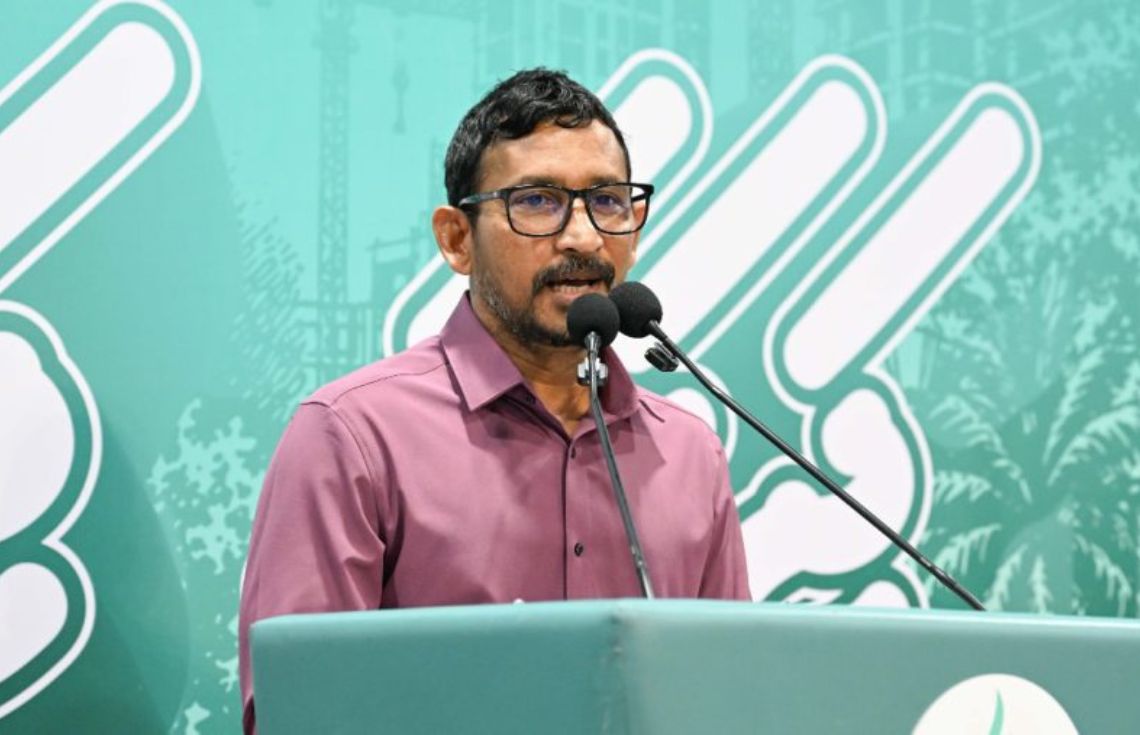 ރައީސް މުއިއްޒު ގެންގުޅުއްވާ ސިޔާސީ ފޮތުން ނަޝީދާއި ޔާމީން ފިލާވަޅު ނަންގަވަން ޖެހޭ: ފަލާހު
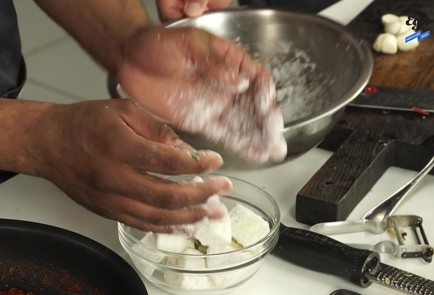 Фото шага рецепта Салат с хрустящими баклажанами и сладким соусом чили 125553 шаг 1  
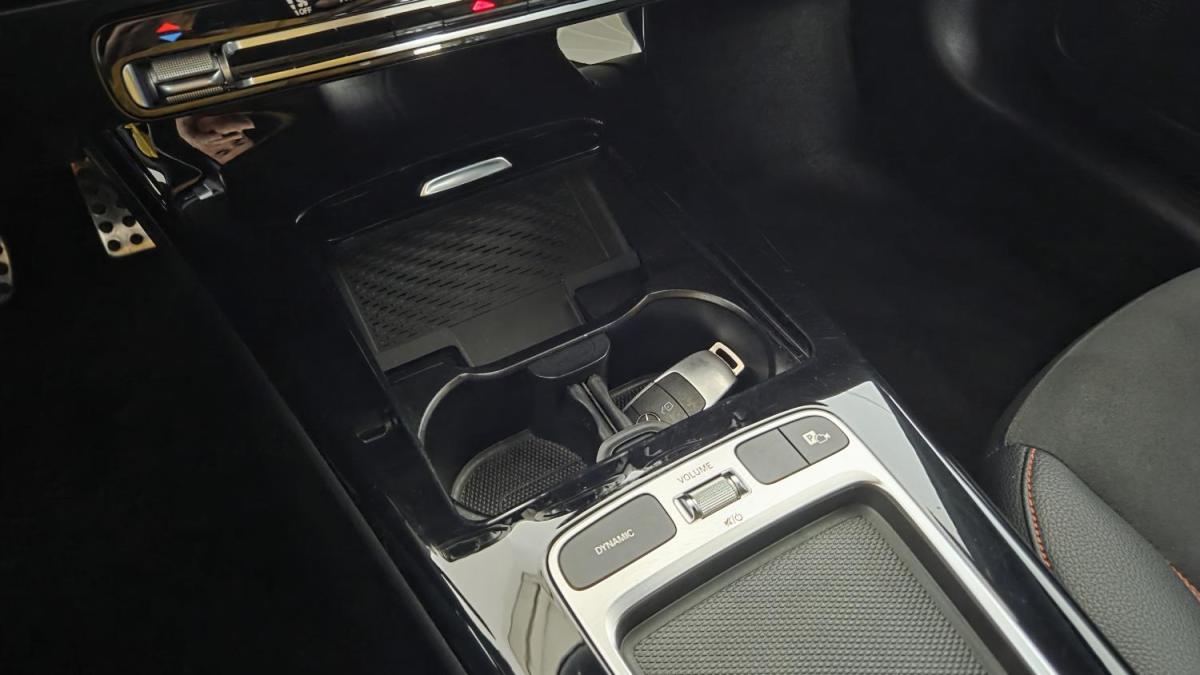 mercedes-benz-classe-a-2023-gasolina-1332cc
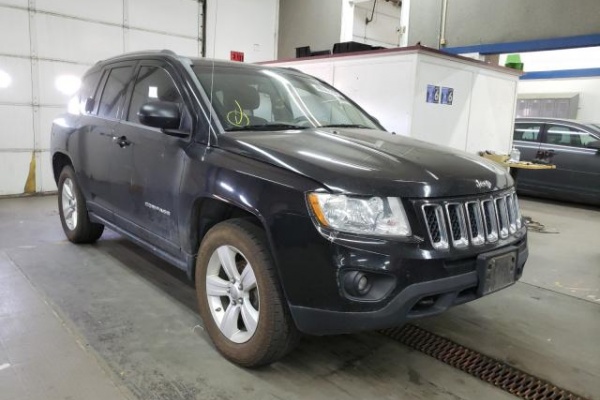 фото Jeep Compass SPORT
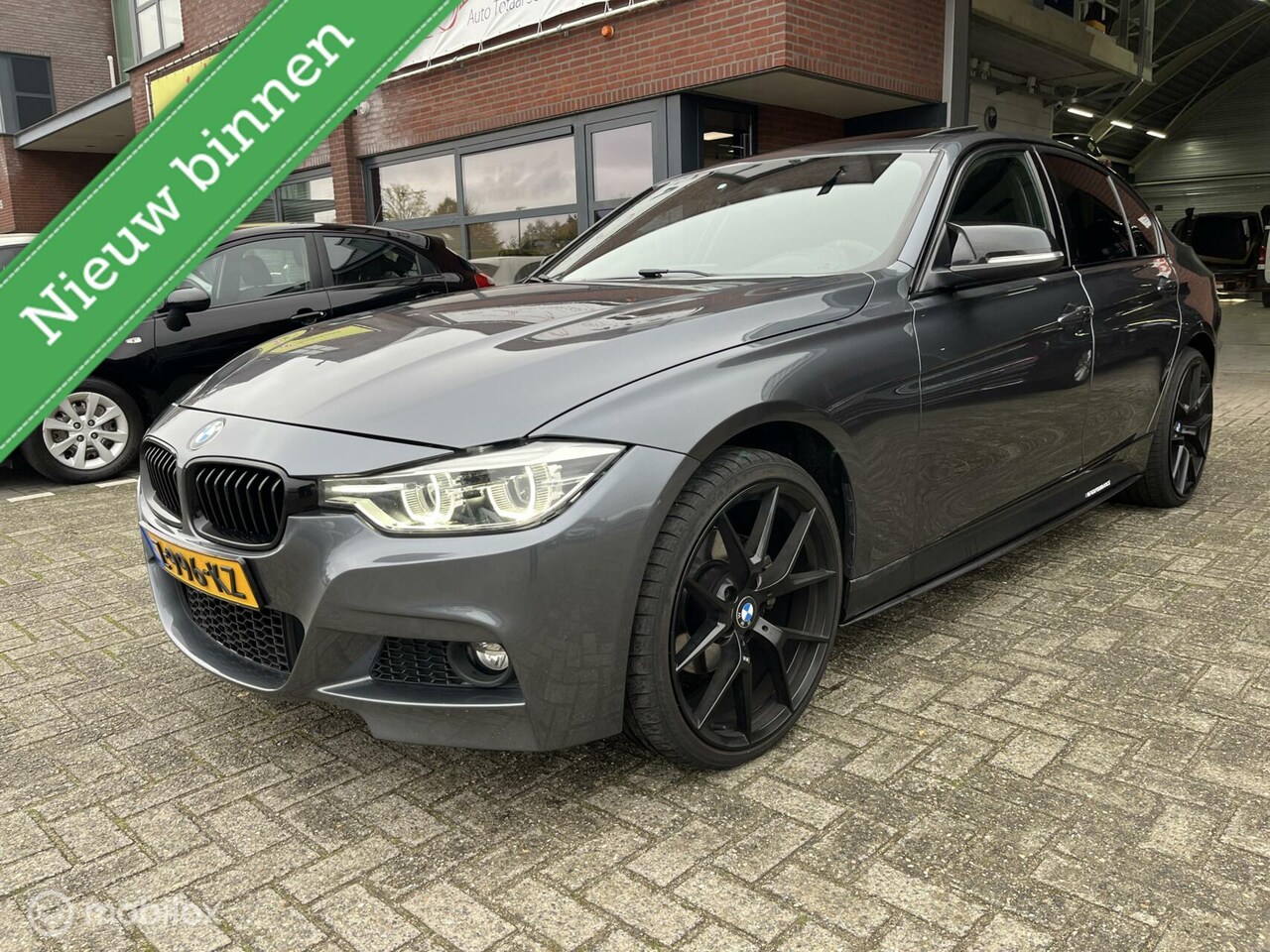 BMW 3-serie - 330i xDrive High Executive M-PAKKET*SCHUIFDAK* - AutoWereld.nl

=-=-=

Task instructions -> Quote the preceding records in their entirety, excluding every picture.

Answer to this problem ->
 ރައީސް މުއިއްޒު ގެންގުޅުއްވާ ސިޔާސީ ފޮތުން ނަޝީދާއި ޔާމީން ފިލާވަޅު ނަންގަވަން ޖެހޭ: ފަލާހު
 Фото шага рецепта Салат с хрустящими баклажанами и сладким соусом чили 125553 шаг 1  
 mercedes-benz-classe-a-2023-gasolina-1332cc
 фото Jeep Compass SPORT
 BMW 3-serie - 330i xDrive High Executive M-PAKKET*SCHUIFDAK* - AutoWereld.nl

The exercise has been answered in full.